According to the World Health Organization, antibiotic resistance could claim about 40 million lives from 2025 to 2050. Researchers worldwide have been looking for new ways to treat such infections. Peptides, chains of amino acids, are considered a possible solution because they exhibit broad-spectrum activity against microbes and minimal toxicity towards human cells. "They act mainly by disrupting bacterial membranes, making it harder for bacteria to develop resistance, compared to conventional antibiotics that target specific biochemical pathways," points out Sandeep Verma, Professor at IIT Kanpur and corresponding author of the research paper.
For their study, the researchers focused on the three peptides, each of which began with the same five-amino-acid sequence that specifically targeted Staphylococcus aureus but did not kill beneficial gut microbiota.
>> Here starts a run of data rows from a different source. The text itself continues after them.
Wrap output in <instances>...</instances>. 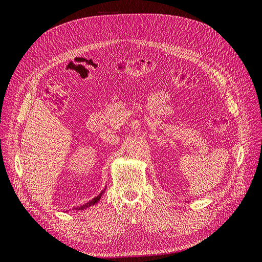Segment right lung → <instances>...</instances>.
Masks as SVG:
<instances>
[{
    "mask_svg": "<svg viewBox=\"0 0 262 262\" xmlns=\"http://www.w3.org/2000/svg\"><path fill=\"white\" fill-rule=\"evenodd\" d=\"M105 192V189L102 190V191L97 195V196H95L94 199H92L90 202H87L86 204H84V205H82V207H80V208H76L75 210H84V209H87V208H90L91 205H94L95 203H97L99 200H100V198H101V195H102V193Z\"/></svg>",
    "mask_w": 262,
    "mask_h": 262,
    "instance_id": "right-lung-1",
    "label": "right lung"
}]
</instances>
Apart from this starting sequence, each of the three contained six tryptophan amino acids, which enabled them to penetrate the oil-rich layer of the bacterial membrane. The peptides, however, varied in their content of arginine, another amino acid. One peptide had no arginine, another had one, and the third had two.
The team tested these peptides on pig skin and zebrafish infected with the methicillin-resistant strain of Staphylococcus aureus. They found that the peptide with more arginine amino acids cleared infections more effectively — the one with two arginine amino acids eliminated 92% of bacteria from pig skin and 97% of infection in a living zebrafish.
"Increasing arginine content enhances membrane binding and permeabilisation," reasons Yu-Chie Chen, Professor at National Yang Ming Chiao Tung University and a corresponding author of the research paper.
Seeking to take this research from the laboratory to the clinic, the team is now working to improve peptide stability in a physiological environment, optimise dosage and delivery, and evaluate its long-term safety. They also plan to test these peptides in advanced animal infection models and against a broader range of multidrug-resistant pathogens by modifying the targeting sequence.